Starting at the line with "the point at 146,432" in it, reproduce each line below through the last one, exactly, and include nothing else.
# Start of MATERIAL TO PROCESS
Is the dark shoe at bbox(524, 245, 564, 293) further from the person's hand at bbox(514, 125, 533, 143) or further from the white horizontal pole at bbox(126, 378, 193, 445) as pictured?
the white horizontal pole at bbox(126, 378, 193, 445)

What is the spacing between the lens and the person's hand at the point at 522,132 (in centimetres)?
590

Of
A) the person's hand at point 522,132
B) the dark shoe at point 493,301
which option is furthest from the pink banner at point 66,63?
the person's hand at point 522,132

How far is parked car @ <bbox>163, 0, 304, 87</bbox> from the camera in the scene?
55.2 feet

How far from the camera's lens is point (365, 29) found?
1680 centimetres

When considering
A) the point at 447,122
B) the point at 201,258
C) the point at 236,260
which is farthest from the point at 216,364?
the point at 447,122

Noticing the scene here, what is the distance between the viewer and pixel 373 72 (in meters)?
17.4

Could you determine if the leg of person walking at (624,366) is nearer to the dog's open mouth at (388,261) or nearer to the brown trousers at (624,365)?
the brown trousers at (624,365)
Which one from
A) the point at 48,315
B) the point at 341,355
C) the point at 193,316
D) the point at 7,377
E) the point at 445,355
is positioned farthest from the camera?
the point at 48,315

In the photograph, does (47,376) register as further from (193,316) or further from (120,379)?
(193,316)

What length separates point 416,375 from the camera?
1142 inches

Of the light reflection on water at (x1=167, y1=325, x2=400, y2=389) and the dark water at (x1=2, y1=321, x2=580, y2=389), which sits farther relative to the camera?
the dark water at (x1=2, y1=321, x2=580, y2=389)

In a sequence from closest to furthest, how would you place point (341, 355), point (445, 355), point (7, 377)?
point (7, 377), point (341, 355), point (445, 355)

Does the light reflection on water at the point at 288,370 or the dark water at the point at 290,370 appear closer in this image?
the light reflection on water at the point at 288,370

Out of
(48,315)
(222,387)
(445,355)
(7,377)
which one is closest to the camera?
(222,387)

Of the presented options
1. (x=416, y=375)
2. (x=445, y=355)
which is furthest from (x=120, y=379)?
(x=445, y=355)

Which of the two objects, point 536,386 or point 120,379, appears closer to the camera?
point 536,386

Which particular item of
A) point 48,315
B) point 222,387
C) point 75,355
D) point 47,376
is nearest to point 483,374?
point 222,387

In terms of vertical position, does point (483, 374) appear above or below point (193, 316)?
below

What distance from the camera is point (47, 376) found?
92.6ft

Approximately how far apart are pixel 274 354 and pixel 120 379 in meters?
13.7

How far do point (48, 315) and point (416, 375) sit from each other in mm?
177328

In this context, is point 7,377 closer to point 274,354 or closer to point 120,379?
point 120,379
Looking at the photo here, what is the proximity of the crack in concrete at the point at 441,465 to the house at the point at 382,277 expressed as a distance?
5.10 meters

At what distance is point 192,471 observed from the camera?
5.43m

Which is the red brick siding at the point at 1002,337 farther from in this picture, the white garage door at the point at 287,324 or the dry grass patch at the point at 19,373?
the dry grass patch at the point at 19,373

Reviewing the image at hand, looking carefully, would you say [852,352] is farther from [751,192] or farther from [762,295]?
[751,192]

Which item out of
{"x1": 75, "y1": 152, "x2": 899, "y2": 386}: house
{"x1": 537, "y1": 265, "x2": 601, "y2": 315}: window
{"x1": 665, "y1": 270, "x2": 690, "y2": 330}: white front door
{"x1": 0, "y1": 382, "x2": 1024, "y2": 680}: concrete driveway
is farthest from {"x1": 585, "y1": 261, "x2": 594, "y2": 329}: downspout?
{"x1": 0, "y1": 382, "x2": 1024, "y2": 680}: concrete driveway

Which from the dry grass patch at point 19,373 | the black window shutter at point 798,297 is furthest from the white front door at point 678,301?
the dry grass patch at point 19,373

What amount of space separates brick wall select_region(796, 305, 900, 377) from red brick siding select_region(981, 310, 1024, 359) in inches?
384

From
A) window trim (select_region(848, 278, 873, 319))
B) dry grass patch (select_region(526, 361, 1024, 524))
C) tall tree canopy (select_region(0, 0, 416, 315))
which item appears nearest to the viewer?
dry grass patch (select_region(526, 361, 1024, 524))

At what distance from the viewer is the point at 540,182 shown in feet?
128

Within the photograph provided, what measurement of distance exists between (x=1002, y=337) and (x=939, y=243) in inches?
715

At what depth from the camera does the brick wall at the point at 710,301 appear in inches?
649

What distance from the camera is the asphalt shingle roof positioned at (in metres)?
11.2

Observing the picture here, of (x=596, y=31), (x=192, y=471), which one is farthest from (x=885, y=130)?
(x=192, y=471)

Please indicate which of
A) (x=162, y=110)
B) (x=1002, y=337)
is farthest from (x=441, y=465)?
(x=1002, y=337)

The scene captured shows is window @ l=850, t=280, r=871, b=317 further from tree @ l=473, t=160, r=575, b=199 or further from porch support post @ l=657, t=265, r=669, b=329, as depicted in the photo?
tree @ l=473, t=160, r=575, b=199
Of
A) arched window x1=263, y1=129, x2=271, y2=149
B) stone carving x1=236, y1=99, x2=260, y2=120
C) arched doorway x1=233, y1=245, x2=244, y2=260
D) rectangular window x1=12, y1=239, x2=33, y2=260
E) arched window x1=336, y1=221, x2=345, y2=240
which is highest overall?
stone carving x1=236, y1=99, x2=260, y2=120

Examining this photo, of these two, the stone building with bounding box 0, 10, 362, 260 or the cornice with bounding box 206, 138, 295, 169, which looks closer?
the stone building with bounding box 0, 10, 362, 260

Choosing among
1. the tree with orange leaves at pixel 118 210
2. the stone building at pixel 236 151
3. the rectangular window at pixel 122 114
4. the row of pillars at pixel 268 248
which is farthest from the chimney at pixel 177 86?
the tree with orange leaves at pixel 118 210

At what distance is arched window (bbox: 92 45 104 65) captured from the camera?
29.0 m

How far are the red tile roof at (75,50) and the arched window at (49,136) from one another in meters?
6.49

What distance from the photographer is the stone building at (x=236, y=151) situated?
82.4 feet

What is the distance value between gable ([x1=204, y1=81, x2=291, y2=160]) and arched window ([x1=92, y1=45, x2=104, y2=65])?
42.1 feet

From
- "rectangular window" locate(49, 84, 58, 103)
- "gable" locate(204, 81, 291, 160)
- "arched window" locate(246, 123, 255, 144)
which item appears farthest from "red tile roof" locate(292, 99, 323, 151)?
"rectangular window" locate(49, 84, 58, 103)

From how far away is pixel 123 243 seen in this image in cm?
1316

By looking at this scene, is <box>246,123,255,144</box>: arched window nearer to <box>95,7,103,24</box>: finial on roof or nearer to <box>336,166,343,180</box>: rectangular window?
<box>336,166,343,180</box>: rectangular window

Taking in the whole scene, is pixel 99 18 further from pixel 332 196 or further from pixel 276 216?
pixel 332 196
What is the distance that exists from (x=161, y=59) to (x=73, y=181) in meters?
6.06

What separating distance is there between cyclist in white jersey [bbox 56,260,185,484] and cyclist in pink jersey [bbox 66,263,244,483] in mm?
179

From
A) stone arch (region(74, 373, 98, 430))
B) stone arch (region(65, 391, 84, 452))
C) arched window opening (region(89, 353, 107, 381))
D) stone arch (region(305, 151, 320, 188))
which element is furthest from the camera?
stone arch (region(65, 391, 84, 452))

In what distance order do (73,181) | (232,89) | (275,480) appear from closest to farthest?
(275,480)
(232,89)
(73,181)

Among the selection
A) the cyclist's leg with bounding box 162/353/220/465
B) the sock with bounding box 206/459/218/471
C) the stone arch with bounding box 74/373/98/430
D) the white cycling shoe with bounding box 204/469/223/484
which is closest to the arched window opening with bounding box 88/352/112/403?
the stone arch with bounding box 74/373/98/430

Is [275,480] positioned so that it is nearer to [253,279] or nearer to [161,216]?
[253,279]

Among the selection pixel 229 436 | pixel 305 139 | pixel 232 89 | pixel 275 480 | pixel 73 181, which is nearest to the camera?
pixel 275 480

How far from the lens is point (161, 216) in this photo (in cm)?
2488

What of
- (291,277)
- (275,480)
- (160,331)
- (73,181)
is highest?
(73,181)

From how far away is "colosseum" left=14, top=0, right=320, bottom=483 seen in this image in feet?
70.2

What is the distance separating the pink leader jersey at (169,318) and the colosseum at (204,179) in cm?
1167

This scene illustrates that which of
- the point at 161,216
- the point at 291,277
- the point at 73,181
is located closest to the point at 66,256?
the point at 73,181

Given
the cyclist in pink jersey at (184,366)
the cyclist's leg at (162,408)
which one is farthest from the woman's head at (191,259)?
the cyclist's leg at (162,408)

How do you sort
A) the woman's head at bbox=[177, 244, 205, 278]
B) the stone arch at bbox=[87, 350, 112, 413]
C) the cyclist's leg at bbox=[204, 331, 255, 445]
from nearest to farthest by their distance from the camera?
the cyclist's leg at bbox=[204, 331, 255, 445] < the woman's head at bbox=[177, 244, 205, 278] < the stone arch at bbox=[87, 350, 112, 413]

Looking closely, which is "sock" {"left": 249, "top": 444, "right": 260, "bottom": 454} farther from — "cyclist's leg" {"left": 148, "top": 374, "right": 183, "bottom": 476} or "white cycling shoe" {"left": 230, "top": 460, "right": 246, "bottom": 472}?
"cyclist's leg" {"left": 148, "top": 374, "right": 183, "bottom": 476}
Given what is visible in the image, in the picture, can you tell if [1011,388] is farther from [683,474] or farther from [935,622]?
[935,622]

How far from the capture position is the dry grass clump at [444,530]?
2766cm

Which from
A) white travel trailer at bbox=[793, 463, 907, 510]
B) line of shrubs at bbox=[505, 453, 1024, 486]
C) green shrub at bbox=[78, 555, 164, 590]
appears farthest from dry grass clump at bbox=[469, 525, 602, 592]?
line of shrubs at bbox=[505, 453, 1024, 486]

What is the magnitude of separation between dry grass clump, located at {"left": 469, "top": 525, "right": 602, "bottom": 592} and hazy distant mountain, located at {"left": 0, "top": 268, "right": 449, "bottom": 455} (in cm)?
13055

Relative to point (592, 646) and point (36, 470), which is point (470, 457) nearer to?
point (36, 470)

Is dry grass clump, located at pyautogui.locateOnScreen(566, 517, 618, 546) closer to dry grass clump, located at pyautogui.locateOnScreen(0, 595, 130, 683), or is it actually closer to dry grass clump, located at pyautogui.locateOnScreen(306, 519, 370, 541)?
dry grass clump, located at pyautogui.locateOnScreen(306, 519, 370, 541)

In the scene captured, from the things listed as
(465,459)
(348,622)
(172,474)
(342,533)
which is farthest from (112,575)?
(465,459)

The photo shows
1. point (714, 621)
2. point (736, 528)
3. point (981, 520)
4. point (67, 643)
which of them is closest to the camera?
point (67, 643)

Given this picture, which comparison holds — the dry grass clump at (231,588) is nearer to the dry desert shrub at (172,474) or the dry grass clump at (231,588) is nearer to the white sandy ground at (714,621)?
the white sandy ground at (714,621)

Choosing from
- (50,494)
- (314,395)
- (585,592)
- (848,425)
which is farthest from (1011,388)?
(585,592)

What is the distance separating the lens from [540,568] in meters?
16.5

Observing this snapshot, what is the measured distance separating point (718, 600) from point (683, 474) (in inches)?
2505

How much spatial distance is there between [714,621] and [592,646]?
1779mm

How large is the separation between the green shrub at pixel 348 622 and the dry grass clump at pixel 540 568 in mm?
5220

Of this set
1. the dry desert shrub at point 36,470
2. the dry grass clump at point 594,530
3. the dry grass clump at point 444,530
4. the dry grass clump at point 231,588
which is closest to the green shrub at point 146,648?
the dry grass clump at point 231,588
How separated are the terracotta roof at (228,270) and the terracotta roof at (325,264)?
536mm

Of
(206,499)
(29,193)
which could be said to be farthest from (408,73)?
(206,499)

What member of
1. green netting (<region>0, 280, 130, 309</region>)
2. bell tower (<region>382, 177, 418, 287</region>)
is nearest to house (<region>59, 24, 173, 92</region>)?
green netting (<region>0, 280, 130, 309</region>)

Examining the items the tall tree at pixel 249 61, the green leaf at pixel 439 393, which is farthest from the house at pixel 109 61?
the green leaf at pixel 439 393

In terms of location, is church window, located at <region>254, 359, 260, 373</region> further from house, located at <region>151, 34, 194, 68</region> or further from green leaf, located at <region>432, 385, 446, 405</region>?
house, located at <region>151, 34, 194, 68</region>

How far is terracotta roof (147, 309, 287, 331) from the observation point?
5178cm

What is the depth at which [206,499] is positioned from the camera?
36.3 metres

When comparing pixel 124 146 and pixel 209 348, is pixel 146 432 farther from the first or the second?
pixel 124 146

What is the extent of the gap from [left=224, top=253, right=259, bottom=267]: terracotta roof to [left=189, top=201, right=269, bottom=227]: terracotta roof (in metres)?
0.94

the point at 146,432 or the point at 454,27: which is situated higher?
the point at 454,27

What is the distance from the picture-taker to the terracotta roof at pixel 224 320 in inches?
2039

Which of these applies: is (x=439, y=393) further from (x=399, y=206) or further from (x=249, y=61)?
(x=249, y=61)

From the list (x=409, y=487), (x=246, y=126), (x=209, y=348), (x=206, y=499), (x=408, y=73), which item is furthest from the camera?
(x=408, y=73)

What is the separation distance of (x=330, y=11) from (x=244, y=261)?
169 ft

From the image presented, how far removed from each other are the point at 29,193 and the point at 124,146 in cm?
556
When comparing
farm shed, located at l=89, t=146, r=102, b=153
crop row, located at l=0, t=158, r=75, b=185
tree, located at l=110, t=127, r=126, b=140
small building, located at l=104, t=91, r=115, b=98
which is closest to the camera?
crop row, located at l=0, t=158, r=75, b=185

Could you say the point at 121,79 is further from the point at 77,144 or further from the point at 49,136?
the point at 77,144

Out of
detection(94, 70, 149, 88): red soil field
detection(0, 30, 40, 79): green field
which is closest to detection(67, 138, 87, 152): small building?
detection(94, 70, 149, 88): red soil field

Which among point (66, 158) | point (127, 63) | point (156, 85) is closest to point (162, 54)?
# End of MATERIAL TO PROCESS
> **WRITTEN RESPONSE**:
the point at 146,432 or the point at 454,27: which is situated higher?
the point at 454,27

What is the distance from the picture-taker to the terracotta roof at pixel 224 320 in inches?
2039

Which of these applies: is (x=439, y=393) further from (x=399, y=206) or further from (x=249, y=61)?
(x=249, y=61)

From the list (x=409, y=487), (x=246, y=126), (x=209, y=348), (x=206, y=499), (x=408, y=73), which item is furthest from the camera?
(x=408, y=73)

What is the separation distance of (x=330, y=11) from (x=244, y=261)?
169 ft

From the image presented, how far removed from each other are the point at 29,193 and the point at 124,146 in cm?
556
When comparing
farm shed, located at l=89, t=146, r=102, b=153
crop row, located at l=0, t=158, r=75, b=185
tree, located at l=110, t=127, r=126, b=140
small building, located at l=104, t=91, r=115, b=98
which is closest to the camera?
crop row, located at l=0, t=158, r=75, b=185

Could you say the point at 121,79 is further from the point at 77,144 or further from the point at 49,136?
the point at 77,144

Out of
detection(94, 70, 149, 88): red soil field
detection(0, 30, 40, 79): green field
which is closest to detection(67, 138, 87, 152): small building?
detection(94, 70, 149, 88): red soil field

Which among point (66, 158) | point (127, 63) | point (156, 85) is closest to point (162, 54)?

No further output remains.